The other case was also a sex case.  Hundreds of women had been sexually abused when they were children.  They were gifted athletes, many former Olympians.   Many were unaware at the time that what was occurring to them was abusive.  After all, the adults all seemed to approve.  There was a multitude.   While women now—lawyers, teachers, accomplished professionals–most were remembering events from a time when they were children, when they were placed on a pedestal and on tv and they were cared for by parents and coaches and…a doctor.  When the case was over, the girls turned women were allowed to speak in anger and disgust before television cameras.  They were called heroes.
 
Two defendants.  One was a student, an athlete from the Midwest, on scholarship to a prestigious university.  He aspired to be an Olympian.  He too was drunk when it occurred.  He remembered little.  He too pled guilty.  When it was over, he was sentenced to a few months in jail, probation, and registration as a sex offender.   
 
The other defendant was a doctor.  For decades, he had been caring for little girls who were the top athletes in the country.  He knew well what he was doing.  He took trust and defiled it with his secretive actions, many of them in front of their parents.  He was trusted and he used that trust to feed something inside that was ugly.  When it was over, he was sentenced to spend the rest of his life in prison, where he will undoubtedly suffer. 
 
Two judges.  The first was a former prosecutor, well thought of, quiet, a person who avoided the limelight.  He was not on tv.  He received a recommendation as to the sentence, he followed the law in imposing sentence, and he was pilloried by many in his state, in the nation, and by the Vice-President.  Recall efforts were initiated.  A few, mostly public defenders and law professors, defended what he had done.  Most condemned him as insensitive, an enabler, a pig, someone who treated an elite athlete from a wealthy family at a prestigious university with kid gloves.

Supplied records -
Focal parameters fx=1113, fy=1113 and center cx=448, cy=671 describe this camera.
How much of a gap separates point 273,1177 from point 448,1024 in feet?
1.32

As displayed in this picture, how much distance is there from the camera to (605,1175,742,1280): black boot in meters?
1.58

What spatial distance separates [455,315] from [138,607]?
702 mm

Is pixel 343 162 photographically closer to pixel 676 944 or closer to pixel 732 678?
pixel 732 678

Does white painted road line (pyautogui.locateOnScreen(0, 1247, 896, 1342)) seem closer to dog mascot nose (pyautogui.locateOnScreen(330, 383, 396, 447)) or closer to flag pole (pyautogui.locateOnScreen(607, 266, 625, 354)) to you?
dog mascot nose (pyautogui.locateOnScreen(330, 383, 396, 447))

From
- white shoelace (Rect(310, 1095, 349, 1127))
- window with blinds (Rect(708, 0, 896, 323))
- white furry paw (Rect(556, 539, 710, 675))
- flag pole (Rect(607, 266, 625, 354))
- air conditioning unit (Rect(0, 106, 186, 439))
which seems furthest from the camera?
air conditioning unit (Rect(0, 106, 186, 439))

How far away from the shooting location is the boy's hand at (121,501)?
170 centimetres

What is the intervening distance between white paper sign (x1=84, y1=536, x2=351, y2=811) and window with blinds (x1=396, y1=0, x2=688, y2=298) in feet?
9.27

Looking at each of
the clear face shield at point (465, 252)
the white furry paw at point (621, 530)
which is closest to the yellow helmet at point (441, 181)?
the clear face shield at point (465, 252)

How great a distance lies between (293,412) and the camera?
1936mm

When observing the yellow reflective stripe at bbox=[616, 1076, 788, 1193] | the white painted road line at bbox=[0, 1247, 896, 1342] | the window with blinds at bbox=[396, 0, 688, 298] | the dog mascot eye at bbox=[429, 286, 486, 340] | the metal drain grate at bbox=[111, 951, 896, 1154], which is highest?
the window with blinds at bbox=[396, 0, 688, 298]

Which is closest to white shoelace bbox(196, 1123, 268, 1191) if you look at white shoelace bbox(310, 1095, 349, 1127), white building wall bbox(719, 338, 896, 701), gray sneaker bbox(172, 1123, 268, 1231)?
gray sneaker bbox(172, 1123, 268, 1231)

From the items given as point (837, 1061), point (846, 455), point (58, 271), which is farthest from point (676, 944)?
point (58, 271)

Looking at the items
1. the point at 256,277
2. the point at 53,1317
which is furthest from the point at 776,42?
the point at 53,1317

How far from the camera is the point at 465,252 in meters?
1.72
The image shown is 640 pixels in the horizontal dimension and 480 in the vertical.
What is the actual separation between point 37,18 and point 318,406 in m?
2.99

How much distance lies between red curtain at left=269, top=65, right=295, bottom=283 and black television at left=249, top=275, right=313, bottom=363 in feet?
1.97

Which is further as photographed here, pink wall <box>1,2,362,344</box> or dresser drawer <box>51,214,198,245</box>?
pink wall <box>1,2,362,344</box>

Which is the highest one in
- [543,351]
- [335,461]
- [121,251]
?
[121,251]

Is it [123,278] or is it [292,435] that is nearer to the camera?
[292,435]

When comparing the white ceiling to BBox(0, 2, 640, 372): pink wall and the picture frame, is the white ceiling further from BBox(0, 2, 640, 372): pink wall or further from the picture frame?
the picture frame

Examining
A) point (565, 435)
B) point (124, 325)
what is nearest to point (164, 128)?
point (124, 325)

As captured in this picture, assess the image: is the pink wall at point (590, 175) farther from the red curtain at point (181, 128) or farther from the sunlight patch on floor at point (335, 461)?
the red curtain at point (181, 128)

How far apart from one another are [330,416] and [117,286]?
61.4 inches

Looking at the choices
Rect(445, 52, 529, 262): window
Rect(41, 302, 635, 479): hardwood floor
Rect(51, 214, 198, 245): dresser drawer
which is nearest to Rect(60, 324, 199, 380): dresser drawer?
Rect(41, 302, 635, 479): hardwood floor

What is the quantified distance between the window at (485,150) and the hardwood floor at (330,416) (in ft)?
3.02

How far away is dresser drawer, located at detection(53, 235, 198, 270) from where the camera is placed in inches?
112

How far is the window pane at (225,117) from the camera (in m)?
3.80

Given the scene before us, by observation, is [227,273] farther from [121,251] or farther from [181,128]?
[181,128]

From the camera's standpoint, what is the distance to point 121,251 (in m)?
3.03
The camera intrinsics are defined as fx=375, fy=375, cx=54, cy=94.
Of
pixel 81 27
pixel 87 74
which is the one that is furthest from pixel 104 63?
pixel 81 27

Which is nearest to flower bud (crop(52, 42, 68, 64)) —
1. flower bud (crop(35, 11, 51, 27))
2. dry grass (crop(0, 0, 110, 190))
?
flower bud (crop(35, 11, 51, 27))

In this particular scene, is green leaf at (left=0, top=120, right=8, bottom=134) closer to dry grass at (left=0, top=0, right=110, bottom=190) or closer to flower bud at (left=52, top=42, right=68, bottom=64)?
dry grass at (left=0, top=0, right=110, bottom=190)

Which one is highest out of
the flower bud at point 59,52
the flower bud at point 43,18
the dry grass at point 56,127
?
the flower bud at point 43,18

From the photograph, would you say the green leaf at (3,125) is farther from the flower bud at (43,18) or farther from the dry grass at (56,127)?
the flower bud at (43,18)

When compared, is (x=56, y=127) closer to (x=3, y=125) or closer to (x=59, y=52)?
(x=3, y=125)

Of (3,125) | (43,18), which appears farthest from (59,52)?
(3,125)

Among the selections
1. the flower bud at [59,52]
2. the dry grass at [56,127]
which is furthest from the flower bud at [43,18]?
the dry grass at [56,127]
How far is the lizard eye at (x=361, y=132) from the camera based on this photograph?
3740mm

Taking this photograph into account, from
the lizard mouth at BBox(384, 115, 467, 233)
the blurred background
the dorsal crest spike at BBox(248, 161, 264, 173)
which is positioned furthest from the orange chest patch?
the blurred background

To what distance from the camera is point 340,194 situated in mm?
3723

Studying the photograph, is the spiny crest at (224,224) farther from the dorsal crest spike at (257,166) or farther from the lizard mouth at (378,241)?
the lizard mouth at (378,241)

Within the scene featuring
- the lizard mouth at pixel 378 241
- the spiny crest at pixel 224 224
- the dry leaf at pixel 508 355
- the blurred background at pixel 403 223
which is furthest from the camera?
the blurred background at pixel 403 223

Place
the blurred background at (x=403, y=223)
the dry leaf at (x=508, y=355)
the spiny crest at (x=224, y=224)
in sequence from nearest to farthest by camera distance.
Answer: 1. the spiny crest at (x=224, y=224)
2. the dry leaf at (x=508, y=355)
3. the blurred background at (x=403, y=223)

The request -
Answer from the passage comparing two sex cases:
1. What sentence was the student from the Midwest given?
2. For how long had the doctor been caring for the young athletes?
3. What job had the first judge held before?
The lines above play no part in the work here.

Solved exercise -
1. A few months in jail, probation, and registration as a sex offender.
2. For decades.
3. He was a prosecutor.